Thursday, September 06, 2012

Researcher Who is Unsure that Smoking is Any More Hazardous than Vaping has Hidden Her Big Pharma Conflict of Interest

Over the past few months, I have revealed numerous examples of electronic cigarette opponents who have turned out to have financial conflicts of interest with Big Pharma and who, in some cases, have hidden those connections. These conflicts are important because pharmaceutical companies that manufacturer and/or market smoking cessation drugs stand to lose enormously if electronic cigarettes become more popular.

Today, I discuss the latest example of what I believe is misrepresentation of scientific evidence on the safety of electronic cigarettes by a researcher who turns out to have a conflict of interest with Big Pharma and to have hidden that conflict of interest at least once, but possibly twice.

The Rest of the Story

Yesterday, I discussed an abstract presented at the annual meeting of the European Respiratory Society earlier this week, in which the research was misrepresented as indicating that electronic cigarette use has been shown to damage the lungs and that electronic cigarette use is not known to be any safer than smoking.
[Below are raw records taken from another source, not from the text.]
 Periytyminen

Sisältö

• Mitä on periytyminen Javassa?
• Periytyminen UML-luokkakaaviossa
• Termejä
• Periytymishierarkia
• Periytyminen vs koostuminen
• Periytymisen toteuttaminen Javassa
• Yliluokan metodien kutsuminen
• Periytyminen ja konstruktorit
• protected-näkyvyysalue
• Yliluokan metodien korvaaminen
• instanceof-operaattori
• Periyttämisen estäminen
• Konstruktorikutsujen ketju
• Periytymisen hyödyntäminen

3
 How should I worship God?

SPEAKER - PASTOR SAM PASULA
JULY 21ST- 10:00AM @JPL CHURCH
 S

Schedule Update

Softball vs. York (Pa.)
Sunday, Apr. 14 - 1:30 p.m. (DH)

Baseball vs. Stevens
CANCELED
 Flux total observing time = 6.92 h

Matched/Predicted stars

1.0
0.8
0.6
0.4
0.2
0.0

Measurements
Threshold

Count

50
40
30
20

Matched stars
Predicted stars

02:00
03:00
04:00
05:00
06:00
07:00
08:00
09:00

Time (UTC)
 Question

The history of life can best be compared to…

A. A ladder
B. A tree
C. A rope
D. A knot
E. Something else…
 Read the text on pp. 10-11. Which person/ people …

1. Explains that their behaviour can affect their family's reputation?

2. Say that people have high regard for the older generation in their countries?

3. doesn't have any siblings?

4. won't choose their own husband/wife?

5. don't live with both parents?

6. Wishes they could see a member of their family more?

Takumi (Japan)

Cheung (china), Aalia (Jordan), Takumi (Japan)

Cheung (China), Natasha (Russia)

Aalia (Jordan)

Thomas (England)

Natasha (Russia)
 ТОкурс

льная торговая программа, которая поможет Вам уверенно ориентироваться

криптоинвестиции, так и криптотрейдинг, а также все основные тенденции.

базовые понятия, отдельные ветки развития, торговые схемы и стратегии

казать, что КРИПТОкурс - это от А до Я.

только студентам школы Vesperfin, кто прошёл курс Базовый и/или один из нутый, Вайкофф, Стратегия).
In searching for a reason why the press release misrepresented the findings of the paper, the first thought that came to my mind is that perhaps there is a financial conflict of interest with Big Pharma. And indeed, it turns out that one of the study authors - Dr. Gratziou - was lead author of a study that was funded by, and conducted in part by Pfizer, maker of Chantix, a drug which stands to lose considerable sales if electronic cigarettes become popular.
It turns out that the story may not end there. It appears that Dr. Gratziou was an investigator on this Pfizer-funded clinical trial of Chantix which was initiated in November 2007. She is listed as a co-author on one manuscript reporting the results of this trial and lead author of another manuscript reporting the results of this trial.

In a study published in 2009 on the effectiveness of buproprion for smoking cessation, the financial disclosure statement reads: "All the authors of this paper declare that they have no financial or other potential conflicts of interest concerning the subject of this manuscript."

It appears, however, that Dr. Gratziou did have a financial conflict of interest, as it appears that she was an investigator on the Pfizer-funded clinical trial of varenicline which was initiated in 2007.

As I pointed out yesterday, Dr. Gratziou's financial interest in Pfizer was not disclosed in the abstract to her 2012 presentation at the annual meeting of the European Respiratory Society on the acute respiratory effects of electronic cigarettes, nor was it disclosed in the press release reporting the results of that study.

Thus, it now appears that on two occasions, the financial interest in Pfizer was not disclosed in research evaluating products that are potential competitors to those made by Pfizer for smoking cessation.

The failure to disclose this conflict of interest is an important breach, because it hides from the public the potential bias introduced by the conflict, and thus does not allow the public to properly evaluate the validity of the study and its conclusions.